— Given problem —
Which lines of the records below contain the word "solar"? Return each of those lines in full.

* start Provided records *

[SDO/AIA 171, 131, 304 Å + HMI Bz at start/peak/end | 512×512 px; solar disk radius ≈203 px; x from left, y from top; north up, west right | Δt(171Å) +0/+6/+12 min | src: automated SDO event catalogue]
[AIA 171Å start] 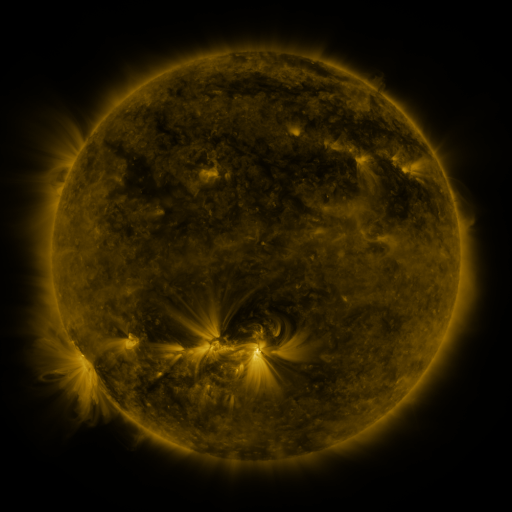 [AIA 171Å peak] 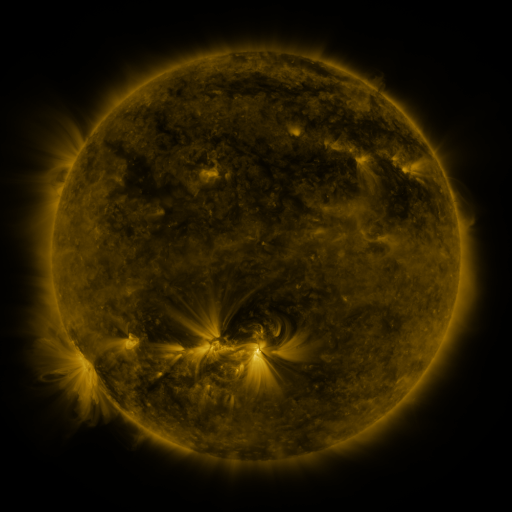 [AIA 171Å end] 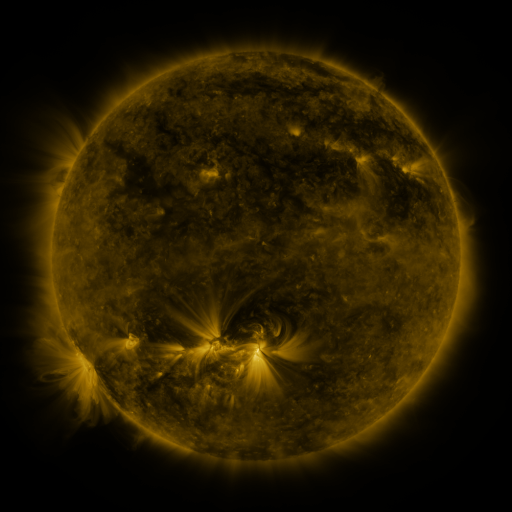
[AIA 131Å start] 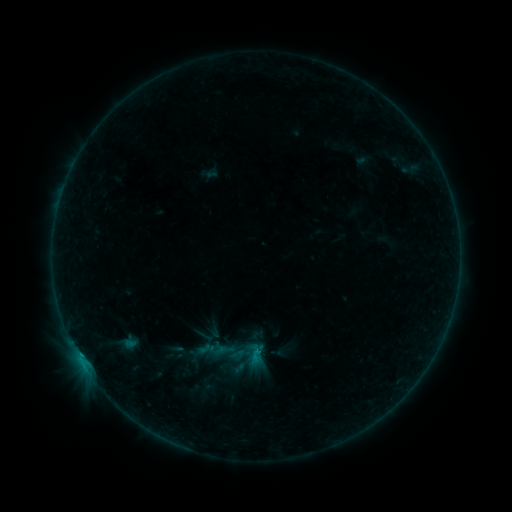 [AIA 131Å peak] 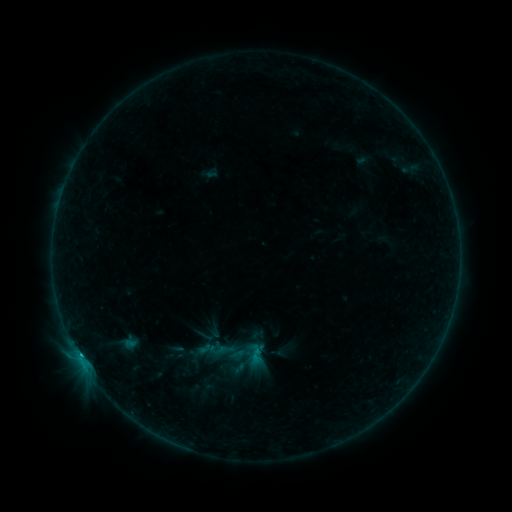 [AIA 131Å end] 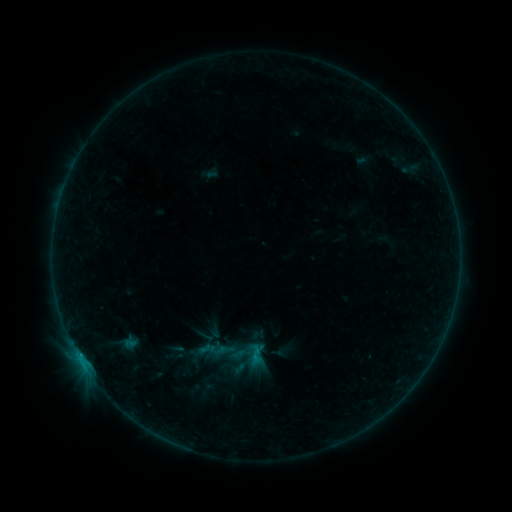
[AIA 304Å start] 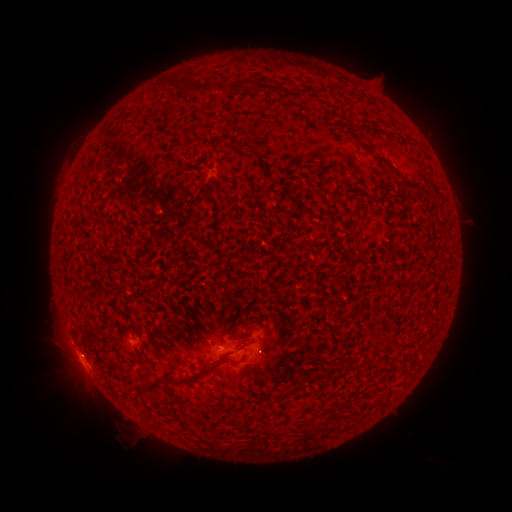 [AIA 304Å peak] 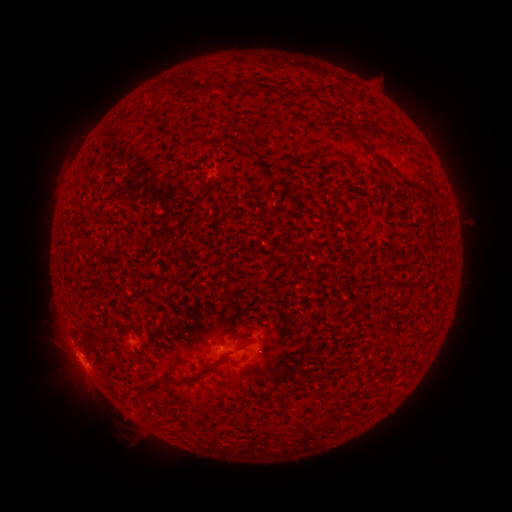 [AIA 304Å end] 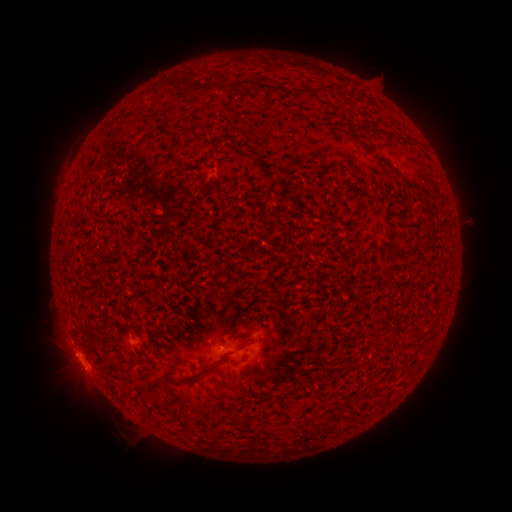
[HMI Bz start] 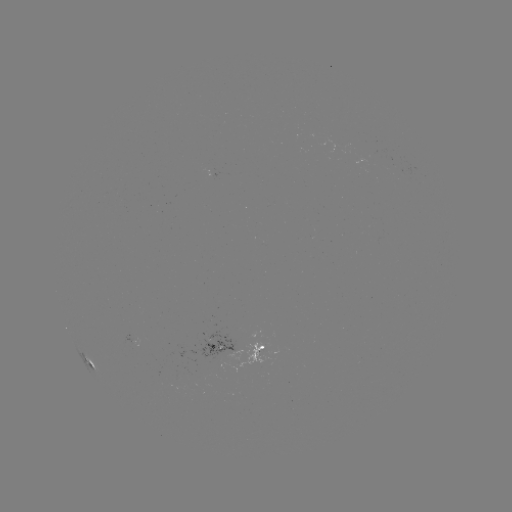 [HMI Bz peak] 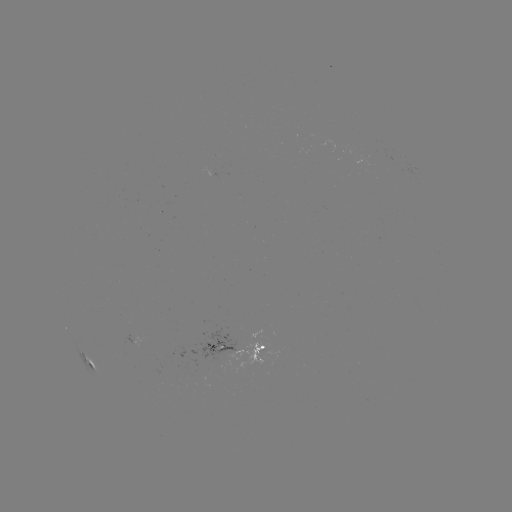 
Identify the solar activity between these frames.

* end Provided records *

— Solution for this exercise —
[SDO/AIA 171, 131, 304 Å + HMI Bz at start/peak/end | 512×512 px; solar disk radius ≈203 px; x from left, y from top; north up, west right | Δt(171Å) +0/+6/+12 min | src: automated SDO event catalogue]
Identify the solar activity between these frames.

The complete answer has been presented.